This is the second blog post about my Outreachy internship at Fractal. The project I’m working on is the integration of a video player in Fractal.
The progress I’ve made
Like any communication app based on the Matrix protocol, Fractal is structured into rooms. When a user enters a room, they can see the messages that have been sent in that room. I’ll refer to those messages as the room history. During the first weeks of my internship, I’ve integrated a simple video player in the room history: when receiving a video file, the user can play, pause and stop the video right there.
The control you can see in the picture with the play/pause button, the time slider and download button, etc. was already implemented for audio reproduction in Fractal. So basically, my task so far has been to get the video rendered above that box. It might seem simple, but it has been fun. I’ll share just a couple of things that I’ve learned in the process.
A pipeline in GStreamer seems to be one of those concepts whose basic idea is pretty easy to grasp, but that can get as complicated as you want. As its name suggests, a pipeline is a system of connecting pieces that manipulate the media in one way or another. Those connecting pieces are called elements. The element where the media comes from is called source element and the one(s) where it’s rendered is/are called sink element. An example is shown in the drawing in https://bit.ly/2twW6Ht . As you can see there, every element itself again has a source and/or one or more sinks, that connect the elements among each other. The phenomenon, just described, of finding the same concept at the level of elements and at the level of the pipeline is not uncommon. I’ll give two more examples.
The first example is about buffering. On one hand, when pushing data through the pipeline, an element step by step gets access to the media by receiving a pointer to a small buffer in memory from the preceding element (buffers on the level of elements). Before receiving that, the element cannot start working on that piece of media. On the other hand, one can add a buffer element to the pipeline. That element is responsible for letting bigger chunks of data get stored (buffers on the level of the pipeline). Before that’s done, the pipeline cannot start the playback.
The second example concerns external and internal communication. The way a pipeline communicates internally is by sending events from one element to another. There are different kinds of events. Some of them are responsible for informing all pieces of the pipeline about an instruction that might come from outside the pipeline. An example is wanting to access a certain point of the video and playing the video from there, called seek event. For that to happen, the application can send a seek event to the pipeline (event on the level of pipeline). When that happens, that seek event is put on all sink elements of the pipeline and from there sent upstream, element by element (events on the level of elements), until it reaches the source element, which then pulls the requested data and sends it through the pipeline. But events are just one example of communication. Of course, there are other means. To mention some more: messages the pipeline leaves on the pipeline bus for the application to listen to, state changes and queries on elements or pads.

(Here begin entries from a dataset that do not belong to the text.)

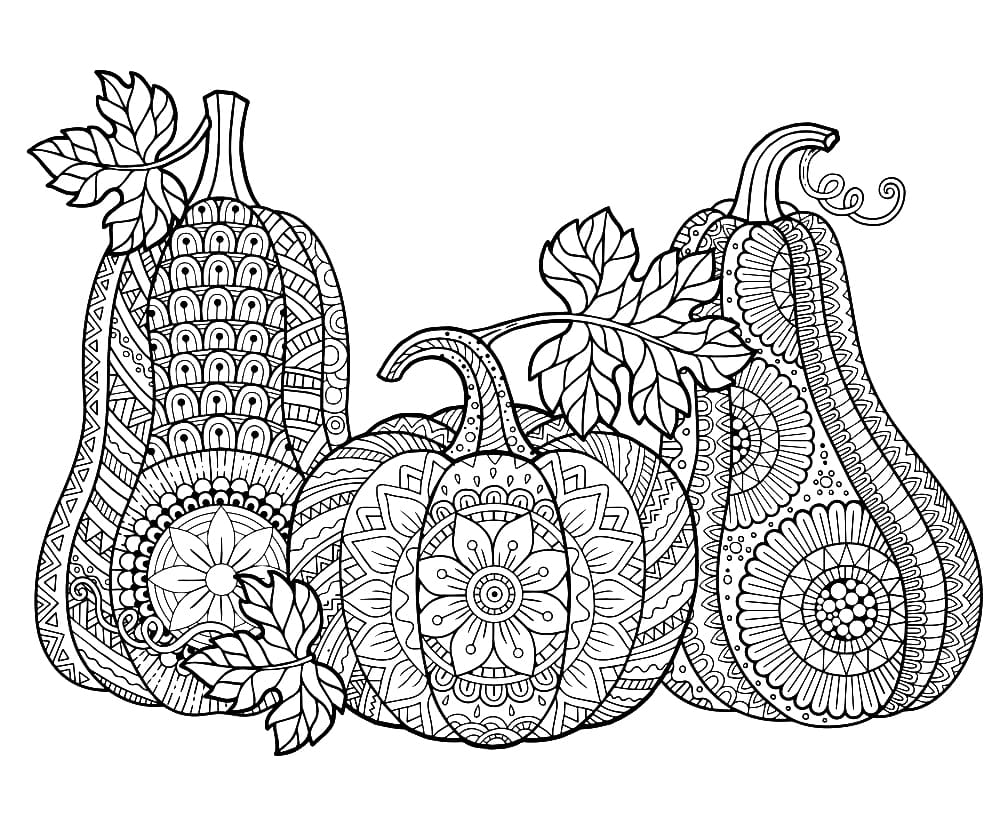 Three Pumpkin Mandala Coloring Page Mandalas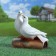 Garden figure "Pigeon steam on the pipe" 21x22cm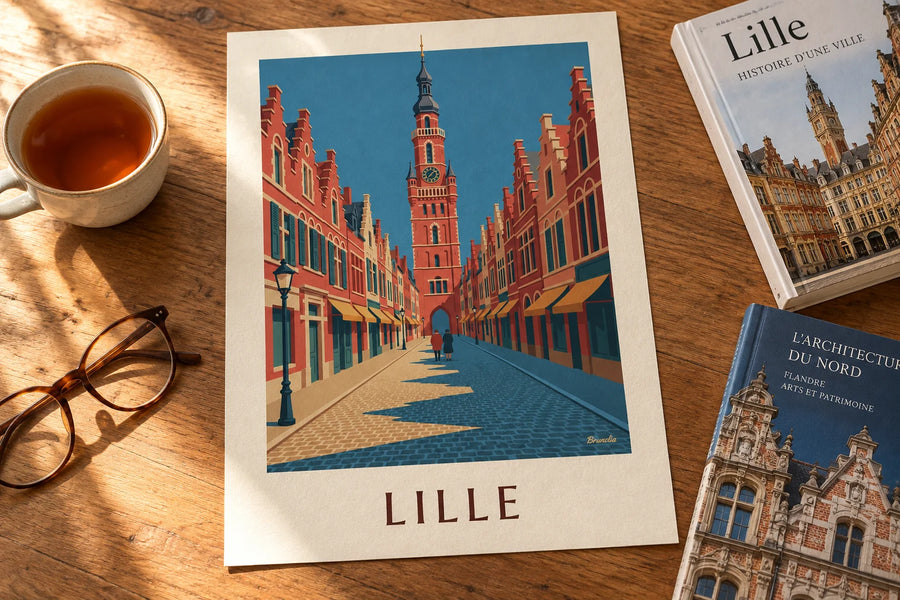 Affiche rue pavée et façades flamandes du Vieux-Lille : posée sur une table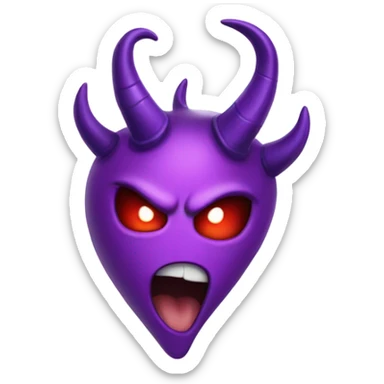 purple heart with purple devil horns sticker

So I find the concept of pipelines quite interesting. But to practically get media processed the way I want, I’d have to set up a whole pipeline correspondingly. Creating an adequate pipeline and communicating with it and/or its elements can get complicated. But luckily for me, the audio player in Fractal is implemented using a concept called GstPlayer, so that’s what I’ve also used for video. It’s an abstraction of a pipeline that sets up a simple pipeline for you when creating it. It also has a simple API to manipulate certain functionalities of the pipeline once created. And to go beyond those functionalities, you can still extract the underlying pipeline from a GstPlayer and manipulate it manually.
In the last section, I’ve briefly mentioned seek events, i.e. events that request to play the video from a certain point. When a source element receives such an event, it tries to pull the requested piece of media. If communicating via http, it tries that sending a range request, which is a request with a header field called Range that specifies which part of the media is requested in bytes (see https://developer.mozilla.org/en-US/docs/Web/HTTP/Headers/Range). In order to make sure that range requests are supported, the responses are checked for a header entry “accept-ranges”. Only if that entry exists and its parameter is “bytes” (the other option would be “none”), the support of range requests is guaranteed. Synapse, the standard server of Matrix, does not include the accept-ranges entry in the headers of its response. Therefore seek requests to media files on that server fail.
At some point, I thought I could solve that problem by activating progressive buffering in the pipeline and seek only in the buffered data. But progressive buffering itself uses seeking. So when activating progressive buffering even playback fails. There might be other kinds of buffering that’d do. But for now, our way around the problem is to download the video files and play them locally.